Discriminatory Factors

The final rules also provide guidance on when factors and evidentiary standards may be discriminatory against mental health or substance use disorder benefits. Factors and evidentiary standards are discriminatory if, based on all relevant facts and circumstances, they systemically disfavor access or are specifically designed to disfavor access to mental health or substance use disorder benefits compared to medical/surgical benefits. If a plan takes steps to correct, cure, or supplement the factors or evidentiary standards, the factors or standards will not be considered biased or not objective.

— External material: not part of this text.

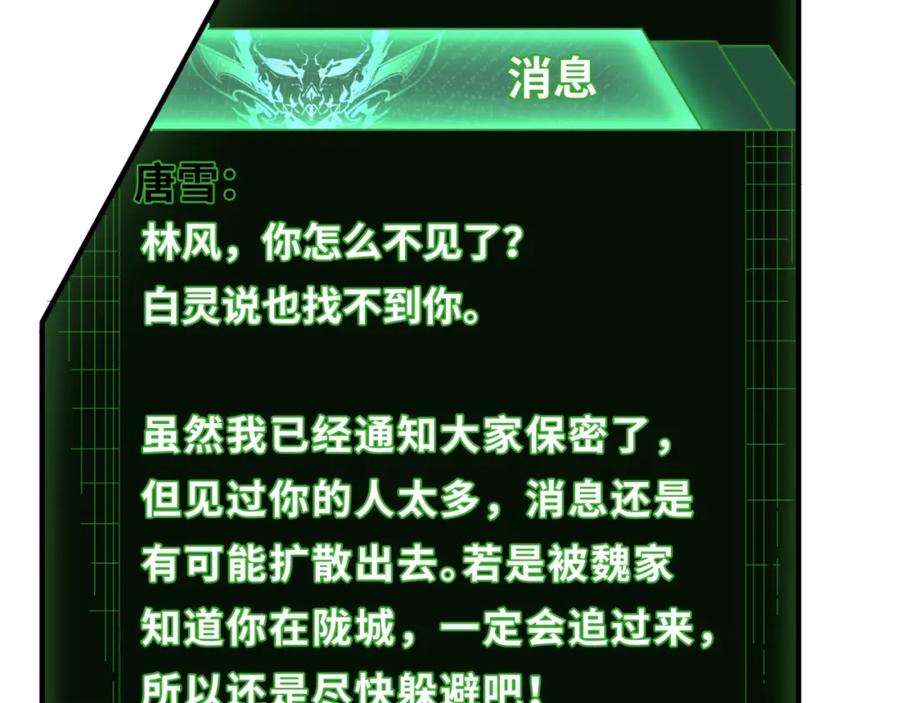 全球诡异时代 第93话 向魏家宣战！ 第82页
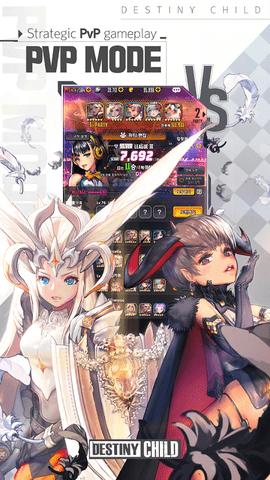 天命之子Destiny Child反和谐版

The rules illustrate this with an example of a plan that considers a treatment experimental if no recognized treatment guidelines include it as a standard of care and if fewer than two randomized controlled trials support its use. If a plan excludes coverage for applied behavior analysis therapy for autism spectrum disorder by deeming it experimental, despite existing recognized treatment guidelines and supportive trials, the plan will not satisfy parity requirements.

Effective Dates

Many parts of the final rules become effective on the first day of the first plan year, beginning on or after January 1, 2025.

However, the new “meaningful benefits” standard, the prohibition on discriminatory factors and evidentiary standards, and the relevant data evaluation requirements will be effective on the first day of the first plan year, beginning on or after January 1, 2026.